[Stored records]
☆ ☆ ☆ ☆ ☆
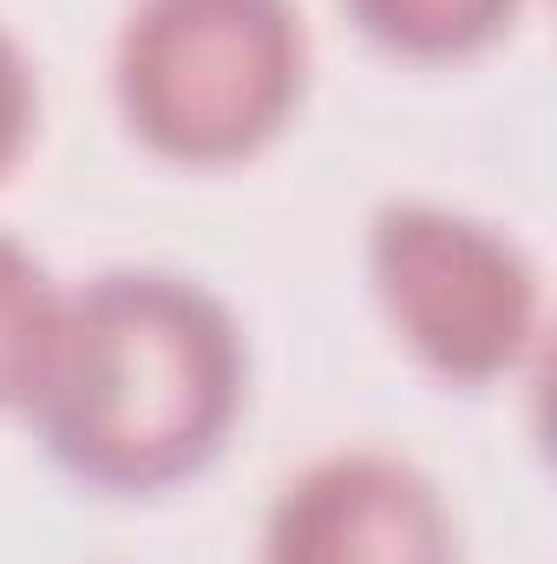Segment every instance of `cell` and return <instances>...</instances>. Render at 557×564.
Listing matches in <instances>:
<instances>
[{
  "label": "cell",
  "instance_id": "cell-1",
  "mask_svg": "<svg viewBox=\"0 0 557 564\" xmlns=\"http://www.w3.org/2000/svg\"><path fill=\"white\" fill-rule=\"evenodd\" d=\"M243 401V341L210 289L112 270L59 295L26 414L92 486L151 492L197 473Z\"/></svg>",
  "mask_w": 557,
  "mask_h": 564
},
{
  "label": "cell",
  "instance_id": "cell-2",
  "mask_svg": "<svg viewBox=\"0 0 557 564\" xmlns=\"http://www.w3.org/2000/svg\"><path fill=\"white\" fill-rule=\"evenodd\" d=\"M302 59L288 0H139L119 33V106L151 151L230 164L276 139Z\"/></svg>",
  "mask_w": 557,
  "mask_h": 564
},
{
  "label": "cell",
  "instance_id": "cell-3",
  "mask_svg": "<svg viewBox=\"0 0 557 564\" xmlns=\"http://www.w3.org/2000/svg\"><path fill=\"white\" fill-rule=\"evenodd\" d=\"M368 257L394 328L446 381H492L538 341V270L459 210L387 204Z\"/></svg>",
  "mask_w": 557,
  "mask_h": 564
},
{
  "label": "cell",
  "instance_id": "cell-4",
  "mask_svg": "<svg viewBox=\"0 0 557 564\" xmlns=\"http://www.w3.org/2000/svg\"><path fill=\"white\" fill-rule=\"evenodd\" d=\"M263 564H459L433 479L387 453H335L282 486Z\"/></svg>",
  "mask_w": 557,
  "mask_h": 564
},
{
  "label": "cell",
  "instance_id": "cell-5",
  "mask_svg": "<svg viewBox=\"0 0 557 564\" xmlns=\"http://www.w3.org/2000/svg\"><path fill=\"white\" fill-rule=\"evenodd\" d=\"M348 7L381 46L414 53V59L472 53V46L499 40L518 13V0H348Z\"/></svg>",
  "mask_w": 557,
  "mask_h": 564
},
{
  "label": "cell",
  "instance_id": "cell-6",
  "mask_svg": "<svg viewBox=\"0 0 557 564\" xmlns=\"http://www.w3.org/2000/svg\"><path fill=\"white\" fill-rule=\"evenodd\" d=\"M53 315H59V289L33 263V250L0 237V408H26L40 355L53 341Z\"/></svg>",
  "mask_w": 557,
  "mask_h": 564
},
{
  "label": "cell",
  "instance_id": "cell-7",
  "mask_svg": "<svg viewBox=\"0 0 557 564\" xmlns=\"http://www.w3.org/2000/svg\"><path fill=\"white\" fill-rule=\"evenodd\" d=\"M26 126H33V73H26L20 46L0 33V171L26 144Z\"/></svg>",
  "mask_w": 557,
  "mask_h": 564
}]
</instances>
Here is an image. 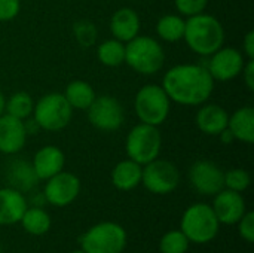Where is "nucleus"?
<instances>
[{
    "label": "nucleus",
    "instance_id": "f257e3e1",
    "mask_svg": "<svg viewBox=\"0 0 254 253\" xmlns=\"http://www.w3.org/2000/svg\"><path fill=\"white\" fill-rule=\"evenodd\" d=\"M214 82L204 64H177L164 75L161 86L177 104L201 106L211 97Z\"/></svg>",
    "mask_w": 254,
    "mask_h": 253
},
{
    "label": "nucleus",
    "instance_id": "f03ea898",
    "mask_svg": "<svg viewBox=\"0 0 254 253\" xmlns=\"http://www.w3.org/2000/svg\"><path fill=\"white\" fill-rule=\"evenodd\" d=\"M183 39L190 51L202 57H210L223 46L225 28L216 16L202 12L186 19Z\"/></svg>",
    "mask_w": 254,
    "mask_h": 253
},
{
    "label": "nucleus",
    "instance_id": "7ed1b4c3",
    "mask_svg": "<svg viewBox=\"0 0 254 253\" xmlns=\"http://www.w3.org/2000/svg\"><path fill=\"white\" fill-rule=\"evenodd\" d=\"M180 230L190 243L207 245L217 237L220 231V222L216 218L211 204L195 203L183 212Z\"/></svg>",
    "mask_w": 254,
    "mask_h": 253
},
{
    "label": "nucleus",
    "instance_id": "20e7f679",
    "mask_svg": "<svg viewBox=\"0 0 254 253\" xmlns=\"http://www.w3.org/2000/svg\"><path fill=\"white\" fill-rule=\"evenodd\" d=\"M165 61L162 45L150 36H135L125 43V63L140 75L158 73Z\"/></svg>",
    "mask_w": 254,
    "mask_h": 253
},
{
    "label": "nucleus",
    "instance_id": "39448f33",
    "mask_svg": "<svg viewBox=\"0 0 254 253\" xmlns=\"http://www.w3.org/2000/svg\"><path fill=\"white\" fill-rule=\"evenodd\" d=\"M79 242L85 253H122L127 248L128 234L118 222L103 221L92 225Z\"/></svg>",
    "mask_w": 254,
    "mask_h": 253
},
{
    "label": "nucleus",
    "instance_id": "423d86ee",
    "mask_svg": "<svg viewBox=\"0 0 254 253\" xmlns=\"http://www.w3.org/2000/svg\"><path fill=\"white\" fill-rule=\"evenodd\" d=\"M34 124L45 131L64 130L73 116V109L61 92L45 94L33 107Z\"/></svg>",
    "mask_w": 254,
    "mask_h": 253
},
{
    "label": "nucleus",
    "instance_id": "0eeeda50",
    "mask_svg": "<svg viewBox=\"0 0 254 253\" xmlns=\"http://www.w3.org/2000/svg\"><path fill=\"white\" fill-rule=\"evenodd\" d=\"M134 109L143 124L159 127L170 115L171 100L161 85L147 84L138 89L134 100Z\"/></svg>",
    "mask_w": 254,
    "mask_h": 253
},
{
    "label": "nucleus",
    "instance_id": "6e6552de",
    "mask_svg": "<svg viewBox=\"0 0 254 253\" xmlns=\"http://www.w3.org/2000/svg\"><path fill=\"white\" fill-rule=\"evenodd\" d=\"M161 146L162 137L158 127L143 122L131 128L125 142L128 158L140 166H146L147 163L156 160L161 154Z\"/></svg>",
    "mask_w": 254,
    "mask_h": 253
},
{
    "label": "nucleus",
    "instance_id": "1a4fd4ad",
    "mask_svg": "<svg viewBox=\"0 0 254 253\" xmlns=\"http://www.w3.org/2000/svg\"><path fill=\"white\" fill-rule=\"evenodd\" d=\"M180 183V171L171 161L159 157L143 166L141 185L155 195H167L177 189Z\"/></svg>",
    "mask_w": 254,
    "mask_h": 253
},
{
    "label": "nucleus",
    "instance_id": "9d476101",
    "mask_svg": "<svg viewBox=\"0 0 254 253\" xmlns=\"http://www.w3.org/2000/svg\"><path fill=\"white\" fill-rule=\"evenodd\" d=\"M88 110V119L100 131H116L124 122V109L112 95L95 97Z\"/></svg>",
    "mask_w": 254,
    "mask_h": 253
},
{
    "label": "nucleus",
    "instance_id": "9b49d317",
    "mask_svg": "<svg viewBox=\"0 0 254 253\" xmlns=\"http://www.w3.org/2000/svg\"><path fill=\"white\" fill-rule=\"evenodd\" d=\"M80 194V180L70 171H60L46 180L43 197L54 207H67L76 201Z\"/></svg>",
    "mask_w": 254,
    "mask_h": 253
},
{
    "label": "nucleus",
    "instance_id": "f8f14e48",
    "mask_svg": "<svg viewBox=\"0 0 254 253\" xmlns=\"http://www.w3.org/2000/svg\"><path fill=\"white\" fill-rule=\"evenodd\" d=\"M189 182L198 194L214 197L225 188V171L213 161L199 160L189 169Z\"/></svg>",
☆ ☆ ☆ ☆ ☆
WRITTEN INSTRUCTION ->
Please switch every "instance_id" to "object_id" in the stretch of entries from the start through the line containing "315H59V289L33 263V250L0 237V408H26L40", and leave everything else as it is. Return those lines with the pictures left out.

TASK RESULT ->
Segment every instance of `cell` and return <instances>...</instances>. Render at 557×564.
Listing matches in <instances>:
<instances>
[{
  "label": "cell",
  "object_id": "cell-1",
  "mask_svg": "<svg viewBox=\"0 0 557 564\" xmlns=\"http://www.w3.org/2000/svg\"><path fill=\"white\" fill-rule=\"evenodd\" d=\"M243 401V341L210 289L112 270L59 295L26 414L92 486L151 492L197 473Z\"/></svg>",
  "mask_w": 557,
  "mask_h": 564
},
{
  "label": "cell",
  "object_id": "cell-2",
  "mask_svg": "<svg viewBox=\"0 0 557 564\" xmlns=\"http://www.w3.org/2000/svg\"><path fill=\"white\" fill-rule=\"evenodd\" d=\"M302 59L288 0H139L119 33V106L151 151L230 164L276 139Z\"/></svg>",
  "mask_w": 557,
  "mask_h": 564
},
{
  "label": "cell",
  "object_id": "cell-3",
  "mask_svg": "<svg viewBox=\"0 0 557 564\" xmlns=\"http://www.w3.org/2000/svg\"><path fill=\"white\" fill-rule=\"evenodd\" d=\"M368 257L394 328L446 381H492L538 341V270L459 210L387 204Z\"/></svg>",
  "mask_w": 557,
  "mask_h": 564
},
{
  "label": "cell",
  "object_id": "cell-4",
  "mask_svg": "<svg viewBox=\"0 0 557 564\" xmlns=\"http://www.w3.org/2000/svg\"><path fill=\"white\" fill-rule=\"evenodd\" d=\"M263 564H459L433 479L387 453H335L282 486Z\"/></svg>",
  "mask_w": 557,
  "mask_h": 564
},
{
  "label": "cell",
  "object_id": "cell-5",
  "mask_svg": "<svg viewBox=\"0 0 557 564\" xmlns=\"http://www.w3.org/2000/svg\"><path fill=\"white\" fill-rule=\"evenodd\" d=\"M348 7L381 46L414 53V59L472 53V46L499 40L518 13V0H348Z\"/></svg>",
  "mask_w": 557,
  "mask_h": 564
},
{
  "label": "cell",
  "object_id": "cell-6",
  "mask_svg": "<svg viewBox=\"0 0 557 564\" xmlns=\"http://www.w3.org/2000/svg\"><path fill=\"white\" fill-rule=\"evenodd\" d=\"M53 315H59V289L33 263V250L0 237V408H26L40 355L53 341Z\"/></svg>",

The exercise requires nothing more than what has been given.